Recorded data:
========================================================================

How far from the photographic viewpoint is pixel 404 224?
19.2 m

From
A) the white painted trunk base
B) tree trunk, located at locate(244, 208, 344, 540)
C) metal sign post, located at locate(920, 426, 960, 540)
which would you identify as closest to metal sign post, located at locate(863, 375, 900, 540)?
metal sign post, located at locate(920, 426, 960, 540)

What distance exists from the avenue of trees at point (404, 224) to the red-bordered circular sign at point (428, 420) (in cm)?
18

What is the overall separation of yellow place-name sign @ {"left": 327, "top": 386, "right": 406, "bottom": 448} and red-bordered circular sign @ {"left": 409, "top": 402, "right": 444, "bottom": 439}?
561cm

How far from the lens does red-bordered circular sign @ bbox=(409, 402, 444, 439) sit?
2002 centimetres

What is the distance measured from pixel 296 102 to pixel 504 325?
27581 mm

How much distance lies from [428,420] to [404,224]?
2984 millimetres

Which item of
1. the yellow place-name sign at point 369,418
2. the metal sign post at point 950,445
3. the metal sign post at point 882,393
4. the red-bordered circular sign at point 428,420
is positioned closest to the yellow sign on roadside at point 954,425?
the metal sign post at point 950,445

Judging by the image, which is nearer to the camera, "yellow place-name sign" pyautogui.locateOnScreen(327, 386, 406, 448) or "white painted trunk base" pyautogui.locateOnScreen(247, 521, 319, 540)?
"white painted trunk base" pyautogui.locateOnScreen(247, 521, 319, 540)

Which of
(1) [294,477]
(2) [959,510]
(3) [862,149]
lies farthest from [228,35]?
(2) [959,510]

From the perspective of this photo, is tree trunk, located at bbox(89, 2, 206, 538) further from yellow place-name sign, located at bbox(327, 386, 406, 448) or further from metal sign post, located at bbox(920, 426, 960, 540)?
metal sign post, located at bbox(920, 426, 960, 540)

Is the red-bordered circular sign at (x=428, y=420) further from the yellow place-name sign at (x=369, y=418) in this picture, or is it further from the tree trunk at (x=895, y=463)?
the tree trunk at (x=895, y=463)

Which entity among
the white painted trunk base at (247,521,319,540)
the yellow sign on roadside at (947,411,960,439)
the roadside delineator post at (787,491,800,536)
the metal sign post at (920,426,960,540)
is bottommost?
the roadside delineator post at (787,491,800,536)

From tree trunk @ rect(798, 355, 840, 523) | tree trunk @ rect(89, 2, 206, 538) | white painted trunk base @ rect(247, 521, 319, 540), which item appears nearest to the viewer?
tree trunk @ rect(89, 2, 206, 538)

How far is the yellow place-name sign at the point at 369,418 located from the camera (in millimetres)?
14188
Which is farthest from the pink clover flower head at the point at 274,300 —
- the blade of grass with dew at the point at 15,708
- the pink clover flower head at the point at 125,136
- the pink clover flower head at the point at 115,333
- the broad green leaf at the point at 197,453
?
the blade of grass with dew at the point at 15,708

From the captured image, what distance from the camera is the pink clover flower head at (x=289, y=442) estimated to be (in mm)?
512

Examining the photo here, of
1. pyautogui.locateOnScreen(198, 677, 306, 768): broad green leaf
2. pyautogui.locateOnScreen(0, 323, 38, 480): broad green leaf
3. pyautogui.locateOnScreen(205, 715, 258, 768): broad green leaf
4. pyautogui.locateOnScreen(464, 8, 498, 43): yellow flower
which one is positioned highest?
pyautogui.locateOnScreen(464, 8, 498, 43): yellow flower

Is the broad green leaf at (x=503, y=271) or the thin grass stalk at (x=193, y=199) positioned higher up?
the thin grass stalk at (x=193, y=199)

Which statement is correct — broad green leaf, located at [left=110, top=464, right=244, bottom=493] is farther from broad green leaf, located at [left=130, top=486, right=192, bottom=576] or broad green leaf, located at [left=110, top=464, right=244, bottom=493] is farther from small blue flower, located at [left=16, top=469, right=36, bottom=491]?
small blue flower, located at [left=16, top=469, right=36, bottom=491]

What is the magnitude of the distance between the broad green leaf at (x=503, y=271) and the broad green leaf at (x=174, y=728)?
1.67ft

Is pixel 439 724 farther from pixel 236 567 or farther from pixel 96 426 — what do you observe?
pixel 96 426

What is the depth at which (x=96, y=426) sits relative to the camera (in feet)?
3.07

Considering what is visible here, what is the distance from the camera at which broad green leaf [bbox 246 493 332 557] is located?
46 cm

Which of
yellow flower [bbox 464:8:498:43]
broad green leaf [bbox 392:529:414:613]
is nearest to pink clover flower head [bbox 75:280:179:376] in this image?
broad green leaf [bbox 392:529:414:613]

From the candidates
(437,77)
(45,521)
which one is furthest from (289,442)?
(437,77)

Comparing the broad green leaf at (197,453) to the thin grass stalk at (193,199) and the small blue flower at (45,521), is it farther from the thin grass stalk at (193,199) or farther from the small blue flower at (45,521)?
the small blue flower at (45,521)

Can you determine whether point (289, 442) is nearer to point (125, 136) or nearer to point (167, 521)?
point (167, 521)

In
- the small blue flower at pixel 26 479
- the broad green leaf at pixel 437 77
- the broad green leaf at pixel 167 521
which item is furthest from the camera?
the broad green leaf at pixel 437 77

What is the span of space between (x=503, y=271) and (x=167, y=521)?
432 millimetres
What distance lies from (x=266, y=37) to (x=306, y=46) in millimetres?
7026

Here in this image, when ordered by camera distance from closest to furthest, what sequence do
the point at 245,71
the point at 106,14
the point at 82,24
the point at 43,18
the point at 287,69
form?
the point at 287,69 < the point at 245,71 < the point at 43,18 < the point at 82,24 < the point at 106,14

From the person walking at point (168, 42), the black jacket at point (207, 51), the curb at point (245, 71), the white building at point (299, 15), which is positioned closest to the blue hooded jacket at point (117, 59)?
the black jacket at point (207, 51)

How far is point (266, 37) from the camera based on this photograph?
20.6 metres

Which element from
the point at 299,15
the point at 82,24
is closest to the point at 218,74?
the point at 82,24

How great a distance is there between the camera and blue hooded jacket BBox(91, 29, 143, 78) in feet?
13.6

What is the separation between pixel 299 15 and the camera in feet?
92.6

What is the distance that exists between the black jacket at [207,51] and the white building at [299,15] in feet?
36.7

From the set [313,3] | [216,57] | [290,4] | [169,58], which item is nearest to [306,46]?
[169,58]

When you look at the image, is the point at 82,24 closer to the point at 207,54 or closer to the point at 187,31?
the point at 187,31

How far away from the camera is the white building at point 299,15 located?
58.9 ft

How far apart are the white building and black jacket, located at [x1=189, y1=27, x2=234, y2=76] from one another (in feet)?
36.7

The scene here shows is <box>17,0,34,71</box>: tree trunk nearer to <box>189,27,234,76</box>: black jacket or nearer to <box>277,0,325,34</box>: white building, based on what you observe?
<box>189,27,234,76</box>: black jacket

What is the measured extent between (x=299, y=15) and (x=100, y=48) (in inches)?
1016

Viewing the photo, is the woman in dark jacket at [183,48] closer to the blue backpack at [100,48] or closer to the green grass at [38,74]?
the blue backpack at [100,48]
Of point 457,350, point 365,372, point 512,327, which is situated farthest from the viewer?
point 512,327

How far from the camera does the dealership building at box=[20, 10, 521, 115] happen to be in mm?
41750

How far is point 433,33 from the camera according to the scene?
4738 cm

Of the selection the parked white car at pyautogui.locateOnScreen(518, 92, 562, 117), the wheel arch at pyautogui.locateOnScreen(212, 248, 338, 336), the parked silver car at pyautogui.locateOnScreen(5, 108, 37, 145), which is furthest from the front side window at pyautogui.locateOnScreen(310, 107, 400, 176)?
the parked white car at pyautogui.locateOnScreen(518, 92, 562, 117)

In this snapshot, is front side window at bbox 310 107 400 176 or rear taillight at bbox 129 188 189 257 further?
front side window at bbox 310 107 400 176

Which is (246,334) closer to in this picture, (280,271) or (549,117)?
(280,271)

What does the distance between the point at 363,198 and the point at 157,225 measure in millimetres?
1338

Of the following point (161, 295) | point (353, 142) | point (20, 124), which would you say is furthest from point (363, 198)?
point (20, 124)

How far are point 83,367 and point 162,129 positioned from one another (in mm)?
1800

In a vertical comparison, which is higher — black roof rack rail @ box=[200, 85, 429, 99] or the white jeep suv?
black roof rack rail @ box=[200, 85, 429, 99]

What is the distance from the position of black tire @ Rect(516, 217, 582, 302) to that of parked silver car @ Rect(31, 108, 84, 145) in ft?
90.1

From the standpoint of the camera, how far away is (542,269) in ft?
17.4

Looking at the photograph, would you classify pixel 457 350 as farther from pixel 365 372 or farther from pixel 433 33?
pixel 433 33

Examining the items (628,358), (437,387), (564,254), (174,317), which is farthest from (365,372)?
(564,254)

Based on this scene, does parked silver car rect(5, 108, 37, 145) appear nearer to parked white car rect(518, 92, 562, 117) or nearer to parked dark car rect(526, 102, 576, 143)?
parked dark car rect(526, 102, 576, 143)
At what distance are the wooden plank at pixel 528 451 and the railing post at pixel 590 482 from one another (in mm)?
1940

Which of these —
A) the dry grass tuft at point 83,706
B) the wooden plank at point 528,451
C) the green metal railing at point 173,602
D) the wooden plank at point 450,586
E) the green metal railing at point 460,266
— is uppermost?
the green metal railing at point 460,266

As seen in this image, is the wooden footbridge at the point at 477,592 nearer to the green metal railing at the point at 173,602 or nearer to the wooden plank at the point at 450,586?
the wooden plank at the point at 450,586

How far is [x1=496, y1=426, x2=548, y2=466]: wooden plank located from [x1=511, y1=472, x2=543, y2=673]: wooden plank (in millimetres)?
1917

========================================================================

Description of the task> Put the entries from the line that contains "How far is [x1=496, y1=426, x2=548, y2=466]: wooden" through the end of the entries into a two-column CSV with the columns entry_text and answer, one row per entry. Quote each field and replace any line breaks with spaces.

Output of the exercise>
entry_text,answer
"How far is [x1=496, y1=426, x2=548, y2=466]: wooden plank located from [x1=511, y1=472, x2=543, y2=673]: wooden plank (in millimetres)?","1917"